**SHORT PROBLEM:** Find the line containing "On closer look, is". Reproduce it and every line after it up to the end of the records, exactly as written.

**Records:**
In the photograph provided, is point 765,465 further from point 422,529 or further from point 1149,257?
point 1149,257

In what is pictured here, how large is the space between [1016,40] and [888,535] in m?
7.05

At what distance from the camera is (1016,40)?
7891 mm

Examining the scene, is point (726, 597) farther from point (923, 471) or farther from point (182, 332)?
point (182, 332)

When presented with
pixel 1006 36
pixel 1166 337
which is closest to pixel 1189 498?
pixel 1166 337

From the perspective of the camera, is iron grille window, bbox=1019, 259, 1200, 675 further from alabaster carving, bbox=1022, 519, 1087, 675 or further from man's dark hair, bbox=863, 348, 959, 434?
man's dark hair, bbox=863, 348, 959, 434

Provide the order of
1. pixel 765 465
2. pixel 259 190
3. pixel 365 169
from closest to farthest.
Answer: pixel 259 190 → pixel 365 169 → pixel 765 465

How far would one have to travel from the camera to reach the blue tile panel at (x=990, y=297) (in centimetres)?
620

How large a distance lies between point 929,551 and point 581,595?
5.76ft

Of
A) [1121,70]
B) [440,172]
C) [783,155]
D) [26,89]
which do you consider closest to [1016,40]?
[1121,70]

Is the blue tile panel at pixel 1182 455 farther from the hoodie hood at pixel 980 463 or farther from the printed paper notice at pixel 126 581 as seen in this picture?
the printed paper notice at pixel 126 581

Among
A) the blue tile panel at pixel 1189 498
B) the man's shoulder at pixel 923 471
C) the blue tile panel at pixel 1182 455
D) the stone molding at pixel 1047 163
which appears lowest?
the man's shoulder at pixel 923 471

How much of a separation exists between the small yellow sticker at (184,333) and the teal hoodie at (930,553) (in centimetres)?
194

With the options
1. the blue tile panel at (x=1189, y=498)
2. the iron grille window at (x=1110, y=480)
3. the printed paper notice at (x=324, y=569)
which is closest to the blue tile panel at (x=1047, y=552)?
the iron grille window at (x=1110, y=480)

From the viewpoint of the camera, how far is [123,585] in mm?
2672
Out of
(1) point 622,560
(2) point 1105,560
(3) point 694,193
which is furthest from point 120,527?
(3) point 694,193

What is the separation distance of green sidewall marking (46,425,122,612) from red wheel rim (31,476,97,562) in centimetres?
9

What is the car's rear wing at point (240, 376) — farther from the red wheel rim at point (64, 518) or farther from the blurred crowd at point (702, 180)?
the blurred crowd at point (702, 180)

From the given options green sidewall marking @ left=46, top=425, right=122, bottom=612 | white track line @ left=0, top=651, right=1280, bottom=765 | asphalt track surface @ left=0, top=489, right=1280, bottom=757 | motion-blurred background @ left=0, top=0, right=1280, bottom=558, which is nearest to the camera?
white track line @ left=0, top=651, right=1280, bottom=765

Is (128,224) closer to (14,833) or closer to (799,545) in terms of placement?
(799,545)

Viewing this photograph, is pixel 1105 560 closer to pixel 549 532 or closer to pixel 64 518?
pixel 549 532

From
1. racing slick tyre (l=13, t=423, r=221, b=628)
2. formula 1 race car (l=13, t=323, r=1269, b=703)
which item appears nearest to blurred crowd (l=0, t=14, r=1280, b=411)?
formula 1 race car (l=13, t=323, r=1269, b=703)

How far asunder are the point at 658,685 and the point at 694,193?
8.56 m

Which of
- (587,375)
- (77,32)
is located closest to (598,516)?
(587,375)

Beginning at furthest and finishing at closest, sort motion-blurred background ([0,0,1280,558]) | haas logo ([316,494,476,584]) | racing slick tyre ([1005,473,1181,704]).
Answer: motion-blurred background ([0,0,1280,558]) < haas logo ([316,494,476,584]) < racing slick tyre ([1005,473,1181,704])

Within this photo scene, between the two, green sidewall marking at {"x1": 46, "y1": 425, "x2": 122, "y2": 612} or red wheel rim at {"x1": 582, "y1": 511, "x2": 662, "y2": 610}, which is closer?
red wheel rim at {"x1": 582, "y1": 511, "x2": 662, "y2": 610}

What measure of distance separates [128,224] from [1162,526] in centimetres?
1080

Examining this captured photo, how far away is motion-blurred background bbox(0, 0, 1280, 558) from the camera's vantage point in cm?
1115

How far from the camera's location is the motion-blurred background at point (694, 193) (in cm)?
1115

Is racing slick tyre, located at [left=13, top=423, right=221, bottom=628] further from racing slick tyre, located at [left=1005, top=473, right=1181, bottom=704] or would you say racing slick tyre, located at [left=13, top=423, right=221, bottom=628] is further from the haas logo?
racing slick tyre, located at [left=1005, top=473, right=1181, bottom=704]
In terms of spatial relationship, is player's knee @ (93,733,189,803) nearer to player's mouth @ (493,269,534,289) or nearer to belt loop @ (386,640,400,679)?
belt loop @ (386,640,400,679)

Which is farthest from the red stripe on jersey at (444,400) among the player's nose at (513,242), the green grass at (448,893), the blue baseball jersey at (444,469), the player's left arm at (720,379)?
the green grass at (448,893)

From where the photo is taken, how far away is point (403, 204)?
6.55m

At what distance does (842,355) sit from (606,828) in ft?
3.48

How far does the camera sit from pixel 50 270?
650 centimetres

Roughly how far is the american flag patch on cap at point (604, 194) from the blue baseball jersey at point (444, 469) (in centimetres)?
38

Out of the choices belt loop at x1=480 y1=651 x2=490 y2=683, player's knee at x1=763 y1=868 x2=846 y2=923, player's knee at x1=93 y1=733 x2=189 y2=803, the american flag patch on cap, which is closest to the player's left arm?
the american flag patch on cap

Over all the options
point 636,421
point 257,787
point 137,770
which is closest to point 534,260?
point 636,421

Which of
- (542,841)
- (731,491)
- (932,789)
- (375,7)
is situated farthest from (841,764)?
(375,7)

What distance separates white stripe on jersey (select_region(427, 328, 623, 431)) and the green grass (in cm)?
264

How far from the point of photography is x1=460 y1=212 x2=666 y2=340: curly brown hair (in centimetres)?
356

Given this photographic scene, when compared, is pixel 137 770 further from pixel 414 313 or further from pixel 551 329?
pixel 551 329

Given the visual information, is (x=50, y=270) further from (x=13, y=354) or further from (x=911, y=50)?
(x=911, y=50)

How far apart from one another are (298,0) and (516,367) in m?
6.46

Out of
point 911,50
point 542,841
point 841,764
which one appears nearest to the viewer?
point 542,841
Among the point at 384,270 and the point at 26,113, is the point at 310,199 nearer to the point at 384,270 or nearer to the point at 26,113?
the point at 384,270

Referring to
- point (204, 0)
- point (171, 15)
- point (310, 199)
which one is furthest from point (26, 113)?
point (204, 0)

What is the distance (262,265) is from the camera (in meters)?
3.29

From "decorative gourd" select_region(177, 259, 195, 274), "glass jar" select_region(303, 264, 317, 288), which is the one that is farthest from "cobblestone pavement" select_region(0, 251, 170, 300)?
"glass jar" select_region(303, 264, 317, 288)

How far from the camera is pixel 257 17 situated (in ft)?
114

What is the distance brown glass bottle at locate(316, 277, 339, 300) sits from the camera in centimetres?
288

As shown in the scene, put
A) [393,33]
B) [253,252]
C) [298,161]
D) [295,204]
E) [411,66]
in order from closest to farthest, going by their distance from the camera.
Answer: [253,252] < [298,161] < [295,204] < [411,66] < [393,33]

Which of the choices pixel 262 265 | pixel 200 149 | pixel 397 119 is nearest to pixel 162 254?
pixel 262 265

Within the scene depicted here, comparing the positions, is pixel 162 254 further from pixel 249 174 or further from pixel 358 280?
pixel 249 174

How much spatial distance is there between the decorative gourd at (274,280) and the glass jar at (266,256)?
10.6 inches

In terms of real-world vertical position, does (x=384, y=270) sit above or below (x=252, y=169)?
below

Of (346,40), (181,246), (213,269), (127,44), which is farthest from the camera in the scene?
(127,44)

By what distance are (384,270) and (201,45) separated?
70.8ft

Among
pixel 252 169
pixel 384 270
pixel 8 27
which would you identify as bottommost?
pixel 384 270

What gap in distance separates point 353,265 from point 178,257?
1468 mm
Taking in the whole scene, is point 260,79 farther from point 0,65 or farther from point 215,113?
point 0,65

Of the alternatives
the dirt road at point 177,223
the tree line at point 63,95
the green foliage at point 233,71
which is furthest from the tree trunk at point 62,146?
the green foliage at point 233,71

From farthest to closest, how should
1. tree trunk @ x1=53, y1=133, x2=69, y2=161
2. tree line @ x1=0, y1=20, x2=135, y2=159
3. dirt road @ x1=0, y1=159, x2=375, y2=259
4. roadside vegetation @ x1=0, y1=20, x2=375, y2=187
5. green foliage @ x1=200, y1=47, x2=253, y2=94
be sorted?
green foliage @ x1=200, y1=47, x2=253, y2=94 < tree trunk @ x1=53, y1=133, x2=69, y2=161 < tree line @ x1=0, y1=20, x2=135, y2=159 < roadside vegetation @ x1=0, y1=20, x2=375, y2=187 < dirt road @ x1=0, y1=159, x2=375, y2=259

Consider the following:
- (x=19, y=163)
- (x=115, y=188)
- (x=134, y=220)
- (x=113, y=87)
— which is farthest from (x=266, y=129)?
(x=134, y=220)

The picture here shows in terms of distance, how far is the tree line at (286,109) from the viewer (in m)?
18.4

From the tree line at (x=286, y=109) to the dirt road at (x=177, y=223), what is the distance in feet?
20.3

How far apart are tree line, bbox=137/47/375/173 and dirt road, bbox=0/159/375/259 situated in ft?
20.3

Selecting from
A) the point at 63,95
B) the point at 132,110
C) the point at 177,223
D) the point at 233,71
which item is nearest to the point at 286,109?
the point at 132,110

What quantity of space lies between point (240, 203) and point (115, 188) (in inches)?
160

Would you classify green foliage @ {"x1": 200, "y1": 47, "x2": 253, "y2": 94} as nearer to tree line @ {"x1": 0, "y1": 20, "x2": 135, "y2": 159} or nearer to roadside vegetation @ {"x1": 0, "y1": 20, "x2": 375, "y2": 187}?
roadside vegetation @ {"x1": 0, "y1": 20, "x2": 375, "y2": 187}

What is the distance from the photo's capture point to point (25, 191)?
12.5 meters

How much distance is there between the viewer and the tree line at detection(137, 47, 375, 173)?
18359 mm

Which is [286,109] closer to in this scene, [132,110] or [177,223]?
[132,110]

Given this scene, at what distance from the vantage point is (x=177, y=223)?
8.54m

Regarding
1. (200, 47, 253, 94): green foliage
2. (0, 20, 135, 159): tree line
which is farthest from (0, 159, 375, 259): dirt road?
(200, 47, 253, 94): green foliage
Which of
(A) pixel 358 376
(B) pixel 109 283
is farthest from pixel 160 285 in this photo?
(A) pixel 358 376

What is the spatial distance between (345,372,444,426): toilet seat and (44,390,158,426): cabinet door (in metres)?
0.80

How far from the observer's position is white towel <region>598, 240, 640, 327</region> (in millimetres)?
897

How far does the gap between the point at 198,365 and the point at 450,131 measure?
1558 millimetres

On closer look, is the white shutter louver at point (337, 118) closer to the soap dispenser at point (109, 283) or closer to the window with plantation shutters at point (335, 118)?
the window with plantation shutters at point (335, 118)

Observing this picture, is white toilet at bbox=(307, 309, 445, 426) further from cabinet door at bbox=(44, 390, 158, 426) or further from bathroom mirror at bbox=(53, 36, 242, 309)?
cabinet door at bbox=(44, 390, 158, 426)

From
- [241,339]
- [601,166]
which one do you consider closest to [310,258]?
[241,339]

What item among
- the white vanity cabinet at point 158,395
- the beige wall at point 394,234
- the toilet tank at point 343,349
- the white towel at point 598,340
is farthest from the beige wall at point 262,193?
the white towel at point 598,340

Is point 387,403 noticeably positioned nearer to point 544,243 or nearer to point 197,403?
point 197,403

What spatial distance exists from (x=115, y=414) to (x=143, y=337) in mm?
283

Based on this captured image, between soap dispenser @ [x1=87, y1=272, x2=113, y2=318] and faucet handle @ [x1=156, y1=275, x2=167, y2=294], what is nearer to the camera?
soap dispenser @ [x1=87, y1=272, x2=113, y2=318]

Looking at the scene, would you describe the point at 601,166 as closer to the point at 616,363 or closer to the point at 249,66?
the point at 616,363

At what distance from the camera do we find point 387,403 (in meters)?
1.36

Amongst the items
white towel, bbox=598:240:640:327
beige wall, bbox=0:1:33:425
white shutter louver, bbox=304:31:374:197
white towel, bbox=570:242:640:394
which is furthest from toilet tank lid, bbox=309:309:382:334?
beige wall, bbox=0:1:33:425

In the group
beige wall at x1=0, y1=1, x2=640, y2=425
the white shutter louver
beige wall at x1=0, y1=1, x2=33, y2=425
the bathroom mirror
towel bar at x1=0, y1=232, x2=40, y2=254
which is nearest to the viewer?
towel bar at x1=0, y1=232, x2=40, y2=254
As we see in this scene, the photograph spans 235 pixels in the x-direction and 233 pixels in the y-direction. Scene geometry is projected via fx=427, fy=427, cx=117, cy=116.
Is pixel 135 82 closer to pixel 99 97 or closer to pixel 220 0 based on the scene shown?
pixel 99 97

**RESULT FOR THIS TASK:**
On closer look, is the white shutter louver at point (337, 118) closer to the soap dispenser at point (109, 283) or closer to the window with plantation shutters at point (335, 118)?
the window with plantation shutters at point (335, 118)

Observing this picture, is white toilet at bbox=(307, 309, 445, 426) further from cabinet door at bbox=(44, 390, 158, 426) or further from bathroom mirror at bbox=(53, 36, 242, 309)?
cabinet door at bbox=(44, 390, 158, 426)

From
- [241,339]
- [601,166]
which one do you consider closest to [310,258]?
[241,339]

What item among
- the white vanity cabinet at point 158,395
- the beige wall at point 394,234
- the toilet tank at point 343,349
- the white towel at point 598,340
is farthest from the beige wall at point 262,193?
the white towel at point 598,340

Is point 387,403 noticeably positioned nearer to point 544,243 or nearer to point 197,403?
point 197,403

What spatial distance exists from (x=115, y=414) to (x=143, y=337) in mm?
283

Based on this captured image, between soap dispenser @ [x1=87, y1=272, x2=113, y2=318] and faucet handle @ [x1=156, y1=275, x2=167, y2=294], what is nearer to the camera?
soap dispenser @ [x1=87, y1=272, x2=113, y2=318]

Looking at the scene, would you describe the point at 601,166 as closer to the point at 616,363 or closer to the point at 249,66?
the point at 616,363

At what distance from the camera do we find point 387,403 (in meters)?
1.36

Amongst the items
white towel, bbox=598:240:640:327
beige wall, bbox=0:1:33:425
white shutter louver, bbox=304:31:374:197
white towel, bbox=570:242:640:394
which is furthest from toilet tank lid, bbox=309:309:382:334?
beige wall, bbox=0:1:33:425

In the group
beige wall at x1=0, y1=1, x2=640, y2=425
the white shutter louver
beige wall at x1=0, y1=1, x2=33, y2=425
the bathroom mirror
towel bar at x1=0, y1=232, x2=40, y2=254
which is nearest to the viewer?
towel bar at x1=0, y1=232, x2=40, y2=254
As we see in this scene, the photograph spans 235 pixels in the x-direction and 233 pixels in the y-direction. Scene geometry is projected via fx=427, fy=427, cx=117, cy=116.
Is pixel 135 82 closer to pixel 99 97 or closer to pixel 220 0 based on the scene shown?
pixel 99 97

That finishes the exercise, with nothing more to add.